■ **Written exercise**: Convert the material, from the line containing "Studying this photograph, among" through the end, into a numbered list with one line per item. Leave out the blank lines.
(begin)
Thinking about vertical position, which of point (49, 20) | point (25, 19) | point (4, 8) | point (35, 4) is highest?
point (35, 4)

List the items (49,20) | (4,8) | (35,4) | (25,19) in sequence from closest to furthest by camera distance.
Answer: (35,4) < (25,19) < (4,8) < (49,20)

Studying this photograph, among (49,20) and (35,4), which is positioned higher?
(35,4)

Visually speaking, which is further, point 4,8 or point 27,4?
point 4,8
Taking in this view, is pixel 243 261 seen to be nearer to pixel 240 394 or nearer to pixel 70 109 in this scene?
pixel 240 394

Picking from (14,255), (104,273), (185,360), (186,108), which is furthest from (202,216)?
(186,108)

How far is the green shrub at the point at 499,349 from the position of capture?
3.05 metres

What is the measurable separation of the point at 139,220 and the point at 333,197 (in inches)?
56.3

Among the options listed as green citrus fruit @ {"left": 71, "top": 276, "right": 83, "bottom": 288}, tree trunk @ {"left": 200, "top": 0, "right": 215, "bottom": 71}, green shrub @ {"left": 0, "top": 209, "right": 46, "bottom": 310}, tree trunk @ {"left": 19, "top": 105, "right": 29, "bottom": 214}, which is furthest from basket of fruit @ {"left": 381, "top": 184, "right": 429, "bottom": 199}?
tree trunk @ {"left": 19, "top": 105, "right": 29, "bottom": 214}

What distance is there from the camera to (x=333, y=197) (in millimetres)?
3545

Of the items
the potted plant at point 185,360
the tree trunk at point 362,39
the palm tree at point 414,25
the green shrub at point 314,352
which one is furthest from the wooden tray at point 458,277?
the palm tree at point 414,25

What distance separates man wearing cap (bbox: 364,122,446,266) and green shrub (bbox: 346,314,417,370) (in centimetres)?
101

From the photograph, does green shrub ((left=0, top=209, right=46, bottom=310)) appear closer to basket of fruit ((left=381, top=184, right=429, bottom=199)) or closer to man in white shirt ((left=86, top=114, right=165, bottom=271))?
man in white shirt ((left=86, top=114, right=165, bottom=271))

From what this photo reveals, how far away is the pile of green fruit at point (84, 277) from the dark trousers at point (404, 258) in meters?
(end)
■ **Exercise solution**:
1. Studying this photograph, among (49,20) and (35,4), which is positioned higher?
2. (35,4)
3. Visually speaking, which is further, point 4,8 or point 27,4?
4. point 4,8
5. Taking in this view, is pixel 243 261 seen to be nearer to pixel 240 394 or nearer to pixel 70 109 in this scene?
6. pixel 240 394
7. Picking from (14,255), (104,273), (185,360), (186,108), which is furthest from (202,216)?
8. (186,108)
9. How far is the green shrub at the point at 499,349 from the position of capture?
10. 3.05 metres
11. What is the measurable separation of the point at 139,220 and the point at 333,197 (in inches)?
12. 56.3
13. Among the options listed as green citrus fruit @ {"left": 71, "top": 276, "right": 83, "bottom": 288}, tree trunk @ {"left": 200, "top": 0, "right": 215, "bottom": 71}, green shrub @ {"left": 0, "top": 209, "right": 46, "bottom": 310}, tree trunk @ {"left": 19, "top": 105, "right": 29, "bottom": 214}, which is furthest from basket of fruit @ {"left": 381, "top": 184, "right": 429, "bottom": 199}?
14. tree trunk @ {"left": 19, "top": 105, "right": 29, "bottom": 214}
15. What distance is there from the camera to (x=333, y=197) (in millimetres)?
16. 3545
17. Of the items
18. the potted plant at point 185,360
19. the tree trunk at point 362,39
20. the palm tree at point 414,25
21. the green shrub at point 314,352
22. which one is furthest from the wooden tray at point 458,277?
23. the palm tree at point 414,25
24. What distance separates man wearing cap (bbox: 364,122,446,266) and green shrub (bbox: 346,314,417,370) (in centimetres)?
25. 101
26. From the photograph, does green shrub ((left=0, top=209, right=46, bottom=310)) appear closer to basket of fruit ((left=381, top=184, right=429, bottom=199)) or closer to man in white shirt ((left=86, top=114, right=165, bottom=271))?
27. man in white shirt ((left=86, top=114, right=165, bottom=271))
28. From what this photo reveals, how far away is the pile of green fruit at point (84, 277) from the dark trousers at point (404, 258) in meters?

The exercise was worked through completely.